TESTO DI PARTENZA:

────

Devo ammettere che c’ero andata senza
particolare entusiasmo: avevo visitato nel corso degli anni intere città (Pompei e poi Jerash in Giordania), calpestato arene, strade, Fori, anfiteatri,
siti costruiti dai romani antichi in tutti i loro domini, in Europa come in
Africa; che c’era ancora da vedere? Mi domandavo. Ma mio marito, imperterrito,
me ne parlava da settimane, dopo che ne aveva letto sui magazine di settore: era l’anfiteatro
romano, tra quelli dell’Italia meridionale, dove un tempo si assisteva alle battaglie navali, ma
soprattutto dove era stato costretto ad esibirsi
il gladiatore Spartaco, lo schiavo che, dopo Annibale e i Sanniti, aveva
rappresentato una gravissima minaccia per i romani.
Nel 73 a.C. infatti era riuscito a mettere assieme un
esercito di uomini disperati e pronti a
tutto, pur di scrollarsi di dosso le condizioni disumane in cui erano costretti
a vivere. La sua storia ha anche ispirato qualche film-polpettone o peplum che
dir si voglia, la sostanza non cambia : primo tra tutti quello con un Kirk Douglas-Spartacus muscoloso e
scattante…
Ma la
mano ferrea di Roma era stata implacabile, gli insorti erano finiti
massacrati negli scontri, come lo stesso Spartaco, e coloro che l’avevano
scampata, avevano rimpianto mille volte di non essere morti in battaglia,
perché erano stati fatti prigionieri, poi esposti sulle croci lungo il ciglio
della via Appia alla vista dei passanti e lì crocifissi come monito e macabro trofeo. Dove si trova questa
meraviglia?chiedo: a Capua antica.
Questa città fu per molti secoli la capitale
della Campania, se non ricordo male, e la sua cavalleria era particolarmente
apprezzata. Famosa per la ricchezza dei suoi cittadini e per lo stile di vita
elegante delle classi dirigenti, amata dall’imperatore Adriano che vi
soggiornava volentieri, situata in un territorio (Campanus ager) talmente
fertile da poter offrire fino a quattro raccolti l’anno, Capua è ricordata
soprattutto per gli “ozi” di Annibale nel corso della seconda guerra punica
(216 a.C), e, appunto, per la sanguinosa rivolta degli schiavi capeggiata da
Spartaco.
In
realtà la città, che aveva un rapporto quasi simbiotico con la vicina Cuma, eccelse nell’agricoltura, nelle
attività artigianali e nella mercatura, che esercitò con i popoli contermini, ma
anche con greci e orientali. Ed ebbe a lungo il potere anche grazie
all’eccellenza della pratica militare, come dimostrano affreschi e statuette
tombali rappresentanti giovani atleti o militari. Un suo concittadino, Publio
Sabbione, si era arricchito enormemente
rifornendo di mantelli le legioni romane, e si fece costruire una villa
sontuosa di cui rimangono preziose tracce visitabili nel corso Aldo
Moro.

────

DATI FORNITI:
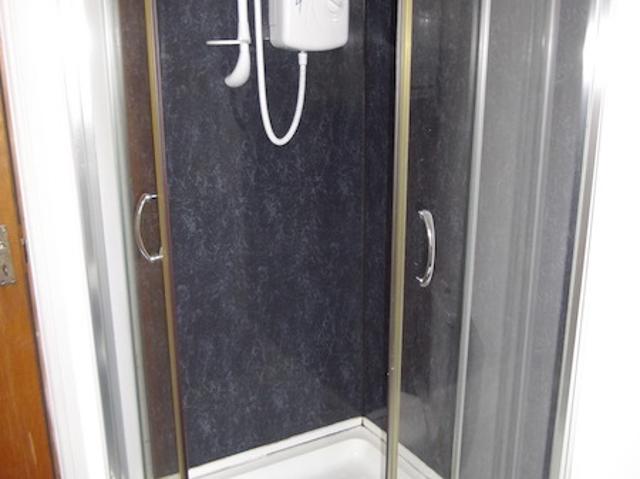 Apartment for rent in Nangreaves, Wales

────

COMPITI DA SVOLGERE:
[1] Trasforma in un elenco puntato il paragrafo del testo su Capua antica che inizia con "Questa città fu per molti secoli la capitale", conservandone i fatti principali.
[2] Secondo il testo su Capua antica, perché i ribelli sopravvissuti agli scontri rimpiansero di non essere morti in battaglia? Rispondi in una o due frasi.
[3] Trascrivi fedelmente la parte del testo su Capua antica che comincia con "Nel 73 a.C." e prosegue fino a "a Capua antica.".

SOLUZIONI DEI COMPITI:
[1]
- Per molti secoli fu la capitale della Campania e la sua cavalleria era particolarmente apprezzata.
- Era famosa per la ricchezza dei cittadini e per lo stile di vita elegante delle classi dirigenti.
- L'imperatore Adriano la amava e vi soggiornava volentieri.
- Si trovava in un territorio, il Campanus ager, così fertile da offrire fino a quattro raccolti l'anno.
- È ricordata soprattutto per gli "ozi" di Annibale durante la seconda guerra punica (216 a.C.) e per la sanguinosa rivolta degli schiavi guidata da Spartaco.

[2] Furono fatti prigionieri e poi esposti sulle croci lungo il ciglio della via Appia, alla vista dei passanti. Lì vennero crocifissi come monito e macabro trofeo.

[3]
Nel 73 a.C. infatti era riuscito a mettere assieme un
esercito di uomini disperati e pronti a
tutto, pur di scrollarsi di dosso le condizioni disumane in cui erano costretti
a vivere. La sua storia ha anche ispirato qualche film-polpettone o peplum che
dir si voglia, la sostanza non cambia : primo tra tutti quello con un Kirk Douglas-Spartacus muscoloso e
scattante…
Ma la
mano ferrea di Roma era stata implacabile, gli insorti erano finiti
massacrati negli scontri, come lo stesso Spartaco, e coloro che l’avevano
scampata, avevano rimpianto mille volte di non essere morti in battaglia,
perché erano stati fatti prigionieri, poi esposti sulle croci lungo il ciglio
della via Appia alla vista dei passanti e lì crocifissi come monito e macabro trofeo. Dove si trova questa
meraviglia?chiedo: a Capua antica.